WHAT IS EXPECTED | After counting the lines below that contain "species", reply with that number alone.

[Saved entries]
##########

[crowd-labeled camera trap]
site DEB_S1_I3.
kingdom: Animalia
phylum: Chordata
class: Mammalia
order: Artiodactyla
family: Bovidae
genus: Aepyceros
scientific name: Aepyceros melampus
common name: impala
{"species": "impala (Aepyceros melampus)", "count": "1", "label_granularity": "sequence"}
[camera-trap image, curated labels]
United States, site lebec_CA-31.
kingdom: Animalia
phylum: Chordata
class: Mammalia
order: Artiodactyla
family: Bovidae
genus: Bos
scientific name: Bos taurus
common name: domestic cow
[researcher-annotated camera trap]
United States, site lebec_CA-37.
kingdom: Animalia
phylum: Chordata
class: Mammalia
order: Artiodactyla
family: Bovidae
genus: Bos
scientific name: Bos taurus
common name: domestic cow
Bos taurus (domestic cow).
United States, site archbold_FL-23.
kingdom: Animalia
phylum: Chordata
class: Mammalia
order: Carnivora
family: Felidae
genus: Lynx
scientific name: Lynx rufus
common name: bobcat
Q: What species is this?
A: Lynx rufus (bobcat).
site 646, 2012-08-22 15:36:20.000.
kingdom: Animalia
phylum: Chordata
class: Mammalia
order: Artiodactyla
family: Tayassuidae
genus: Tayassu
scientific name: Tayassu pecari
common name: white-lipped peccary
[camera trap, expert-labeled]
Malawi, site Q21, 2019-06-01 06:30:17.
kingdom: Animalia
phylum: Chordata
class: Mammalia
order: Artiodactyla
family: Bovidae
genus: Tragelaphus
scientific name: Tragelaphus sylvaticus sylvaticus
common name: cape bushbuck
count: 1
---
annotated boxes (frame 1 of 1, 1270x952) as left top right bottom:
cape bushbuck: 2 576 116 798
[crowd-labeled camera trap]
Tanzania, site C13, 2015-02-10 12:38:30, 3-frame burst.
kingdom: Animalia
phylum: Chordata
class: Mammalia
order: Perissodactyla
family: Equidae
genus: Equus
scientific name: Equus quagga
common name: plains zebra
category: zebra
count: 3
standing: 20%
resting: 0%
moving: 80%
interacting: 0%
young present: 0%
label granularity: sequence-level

##########

EXERCISE RESPONSE | 2